They really do. I wake up every day between 6 and 7:30 am because Bahloo wants to eat or play. No, he doesn't care what time I went to bed. No, he doesn't care how little sleep I've had or that this is the only day I can sleep in. He'll wake me up any number of ways...clawing at my feet, knocking a variety of items off my desk, crying in my ear, licking my face, attacking the underside of my bed, walking across various parts of my body, etc. And if I kick him outside, he'll sit under my window and howl. Yep, I've given up sleeping in.

I have yet to figure out how to change the setting on such cat-clocks. Some cat-clocks seem to have a defective setting for 5:00 am, which unlike regular alarm clocks, seems to be unchangeable. I have also discovered that cats make lousy VCR timers, and are very unreliable about turning the VCR on and off.

Domestic cats do remarkably well maintaining a clear sense of time cycles despite the fact that they live in houses with electric lights. Studies have shown that the various "internal clocks" (circadian cycles) that run in human beings are profoundly affected by light.

I find that Dai-un, the ancient Persian cat who lives with me, also seems to have a nicely tuned sense of larger cycles. I have days that begin at different times depending upon what I need to do. He knows the difference between Friday and Sunday.

I usually wake up when he walks into the room. His hind legs are much longer than his fore legs (arms) and so he walks with a badger-like gait. Fairly loudly too. I sleep on a futon on tatami mats so I often wake up looking at him advancing on me. If this does not work he sits by my head for a few moments. If this does not work he touches my face a few times.

Occasionally, he decides to take a day off and just sleep in. No explanation. No apology.

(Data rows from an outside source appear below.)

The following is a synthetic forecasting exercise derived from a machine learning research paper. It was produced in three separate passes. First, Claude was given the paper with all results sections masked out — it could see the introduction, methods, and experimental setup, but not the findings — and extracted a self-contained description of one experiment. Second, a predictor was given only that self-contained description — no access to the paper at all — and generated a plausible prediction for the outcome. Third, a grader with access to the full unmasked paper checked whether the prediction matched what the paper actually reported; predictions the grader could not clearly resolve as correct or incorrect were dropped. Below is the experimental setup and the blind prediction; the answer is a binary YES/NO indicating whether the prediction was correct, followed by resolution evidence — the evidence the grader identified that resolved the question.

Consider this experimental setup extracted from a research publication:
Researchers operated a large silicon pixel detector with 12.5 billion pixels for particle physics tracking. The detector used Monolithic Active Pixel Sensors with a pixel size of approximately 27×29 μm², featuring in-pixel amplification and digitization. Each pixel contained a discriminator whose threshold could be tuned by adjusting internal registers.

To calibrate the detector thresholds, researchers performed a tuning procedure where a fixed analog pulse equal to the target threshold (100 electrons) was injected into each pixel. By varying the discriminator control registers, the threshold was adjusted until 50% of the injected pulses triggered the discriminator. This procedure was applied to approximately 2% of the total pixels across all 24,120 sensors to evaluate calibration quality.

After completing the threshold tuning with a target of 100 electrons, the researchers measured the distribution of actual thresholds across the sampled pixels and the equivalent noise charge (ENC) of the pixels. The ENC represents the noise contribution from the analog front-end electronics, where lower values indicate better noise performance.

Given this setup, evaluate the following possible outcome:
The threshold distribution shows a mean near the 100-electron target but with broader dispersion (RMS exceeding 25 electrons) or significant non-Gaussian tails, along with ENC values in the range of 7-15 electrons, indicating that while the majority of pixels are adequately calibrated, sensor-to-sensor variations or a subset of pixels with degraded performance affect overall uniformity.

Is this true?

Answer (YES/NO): NO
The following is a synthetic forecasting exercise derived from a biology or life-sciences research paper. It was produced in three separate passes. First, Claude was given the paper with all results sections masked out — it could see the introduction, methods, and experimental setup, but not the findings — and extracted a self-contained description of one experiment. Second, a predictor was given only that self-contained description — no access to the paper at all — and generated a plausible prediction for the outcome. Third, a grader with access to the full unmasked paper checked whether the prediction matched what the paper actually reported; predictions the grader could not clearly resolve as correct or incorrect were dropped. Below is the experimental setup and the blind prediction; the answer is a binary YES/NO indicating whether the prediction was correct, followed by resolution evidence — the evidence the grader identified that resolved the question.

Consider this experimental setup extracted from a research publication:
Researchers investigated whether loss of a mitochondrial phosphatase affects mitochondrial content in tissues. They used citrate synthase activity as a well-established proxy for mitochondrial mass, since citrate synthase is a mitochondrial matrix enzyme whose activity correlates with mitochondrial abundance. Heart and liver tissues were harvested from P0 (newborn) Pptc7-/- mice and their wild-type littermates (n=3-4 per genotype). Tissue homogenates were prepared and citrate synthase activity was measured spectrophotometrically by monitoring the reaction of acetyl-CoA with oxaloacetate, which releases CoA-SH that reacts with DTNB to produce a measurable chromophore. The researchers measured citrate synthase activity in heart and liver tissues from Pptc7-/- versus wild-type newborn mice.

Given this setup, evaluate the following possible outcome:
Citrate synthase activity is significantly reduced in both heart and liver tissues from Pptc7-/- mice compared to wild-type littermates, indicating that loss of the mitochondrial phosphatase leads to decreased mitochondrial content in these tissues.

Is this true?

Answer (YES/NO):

And so I have to agree with mattbw that a cat is not to be relied upon for working the VCR.

When I was young, we had an older tabby cat named Muir. She was a big, wonderful mama-kitty, and for some reason we never figured out, she purred 24 x 7. Even when squaring off for a spat, she purred. She couldn't breathe without purring. The quietest she ever got is when she was unhappy; she could tone it down to a low, mumbling purr - but it was still there.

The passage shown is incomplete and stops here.